REQUIRED ACTION:
Could you restate the data word for word and drop the pictures?

DATASET CONTENT:
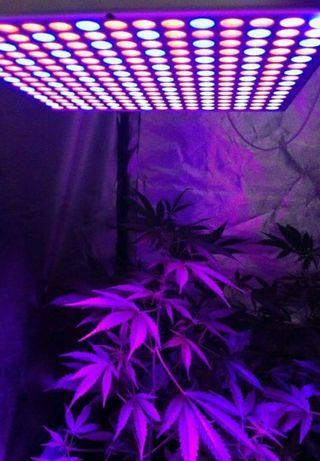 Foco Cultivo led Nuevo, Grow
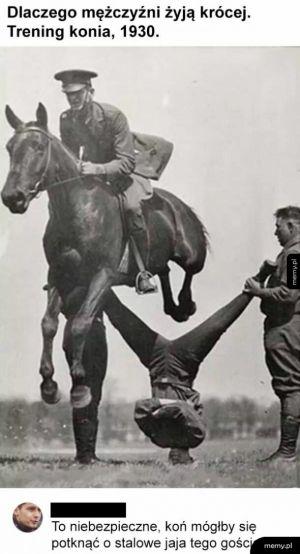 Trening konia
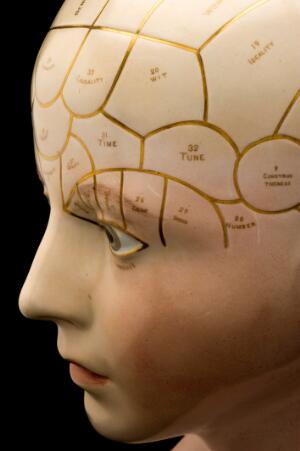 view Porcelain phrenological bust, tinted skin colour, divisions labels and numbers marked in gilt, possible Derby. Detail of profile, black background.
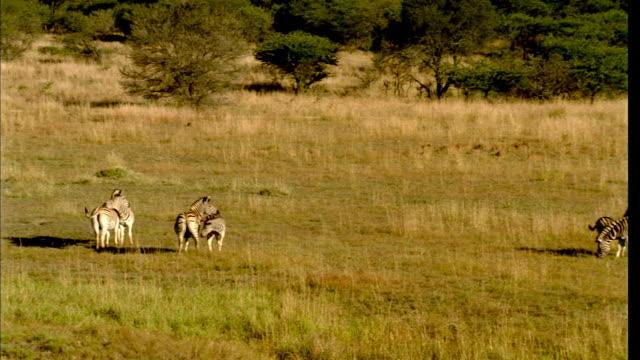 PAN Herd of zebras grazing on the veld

SOLVED EXERCISE:
 Foco Cultivo led Nuevo, Grow
 Trening konia
 view Porcelain phrenological bust, tinted skin colour, divisions labels and numbers marked in gilt, possible Derby. Detail of profile, black background.
 PAN Herd of zebras grazing on the veld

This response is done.